In the case under consideration, did the plaintiffs act upon the faith that Virginia G. Adair was a principal upon the notes in suit, and without knowledge that she was a surety?

In the case of Ward v. Stout et al. 32 Ill. 399, that eminent jurist, Mr. Justice Breese, speaking for the court, said: *Page 624

"Where the note remains with the original payee, as in this case, he is presumed to know the relation the parties to the note sustain to each other, and accepts the note with that knowledge."

The supreme court of Maine, in the case of Cummings v.Little, 45 Me. 183, announced the same rule. This rule does not conflict with our statute, but simply shifts the burden of proof. In the case at bar, the notes are sued on by the original payees, and the presumption is that they knew that Mrs. Adair signed as surety, if she did so sign. This presumption may be overcome by proof to the contrary, and the burden was on plaintiffs after she had submitted proof tending to establish suretyship, to show that they acted upon the faith of her apparent relations as shown by the note with no knowledge of any different relations.

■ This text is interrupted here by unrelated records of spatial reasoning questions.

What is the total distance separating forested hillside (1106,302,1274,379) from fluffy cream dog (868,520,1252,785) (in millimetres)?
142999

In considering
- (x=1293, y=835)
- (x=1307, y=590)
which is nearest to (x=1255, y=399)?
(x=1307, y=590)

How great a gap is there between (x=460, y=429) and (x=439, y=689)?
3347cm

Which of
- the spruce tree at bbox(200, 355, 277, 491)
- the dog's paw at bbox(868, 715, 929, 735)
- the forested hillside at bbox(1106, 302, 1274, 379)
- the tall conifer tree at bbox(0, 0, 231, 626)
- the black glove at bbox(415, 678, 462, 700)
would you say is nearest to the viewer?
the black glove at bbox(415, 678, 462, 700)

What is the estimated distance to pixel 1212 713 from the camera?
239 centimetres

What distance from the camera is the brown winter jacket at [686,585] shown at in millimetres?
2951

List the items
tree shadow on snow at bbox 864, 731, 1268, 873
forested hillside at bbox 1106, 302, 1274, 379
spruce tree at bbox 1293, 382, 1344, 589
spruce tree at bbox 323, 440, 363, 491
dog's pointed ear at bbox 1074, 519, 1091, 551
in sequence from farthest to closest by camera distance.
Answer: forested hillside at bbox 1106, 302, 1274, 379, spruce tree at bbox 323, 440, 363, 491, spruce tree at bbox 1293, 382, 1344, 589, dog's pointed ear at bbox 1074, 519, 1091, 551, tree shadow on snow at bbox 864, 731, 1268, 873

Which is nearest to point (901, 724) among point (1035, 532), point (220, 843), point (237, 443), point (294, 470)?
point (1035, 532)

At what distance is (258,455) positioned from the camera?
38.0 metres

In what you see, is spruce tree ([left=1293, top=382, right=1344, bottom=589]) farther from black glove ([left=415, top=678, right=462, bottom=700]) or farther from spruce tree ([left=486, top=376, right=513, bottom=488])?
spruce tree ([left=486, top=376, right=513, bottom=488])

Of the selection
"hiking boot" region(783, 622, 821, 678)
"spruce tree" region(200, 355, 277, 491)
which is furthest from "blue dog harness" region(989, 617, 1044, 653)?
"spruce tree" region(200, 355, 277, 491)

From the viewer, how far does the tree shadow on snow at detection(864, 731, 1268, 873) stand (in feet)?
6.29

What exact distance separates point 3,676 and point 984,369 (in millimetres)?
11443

The evidence is in the record, and it appears that Mrs. Adair was visiting her brother-in-law, the joint maker on the note, at his home in the state of Georgia, at the time the notes were executed. The notes were given to the plaintiffs to obtain a loan to make payment on the purchase of a tract of land in Texas. R. B. Adair procured the money, procured Mrs. Adair to sign the note, and delivered the note to the payees. They never saw Mrs. Adair, and was not acquainted with her. She owned a large and valuable tract of land in Texas, adjoining the tract which R. B. Adair purchased with the proceeds of these notes. The payees testified that the notes were presented to them, signed by both joint makers, and they loaned the money to the joint makers, and did not make the loan to Mr. Adair. They further testify that they had no knowledge or reason to believe that Mrs. Adair was a surety on the notes. R. B. Adair, the other *Page 625 joint maker, also testified that he procured the money at her solicitation, purchased the Texas land at her request, and in order to assist her and his brother, her husband, and that she was jointly benefited in the purchase and the loan.

We think there can be no question, under the proof in this case, but that Mrs. Adair appears to be a joint maker and principal on the notes; that the payees had no notice or knowledge that she was a surety, and acted upon the faith of her appearance as a principal, and that she cannot, as against them, be heard to say that she signed the note as a surety.

If it were an action between her and her co-defendant, a different rule would prevail. It follows that the court erred in rendering judgment for the defendants, and in overruling the motion for a new trial.

The judgment on the facts proven should have been for the plaintiffs for the amount of the notes and interest according to their tenor.

The judgment of the district court of Canadian county is reversed, and cause remanded with directions to render judgment for the plaintiffs for the amount of the notes and interest.

Cause reversed at costs of defendant in error.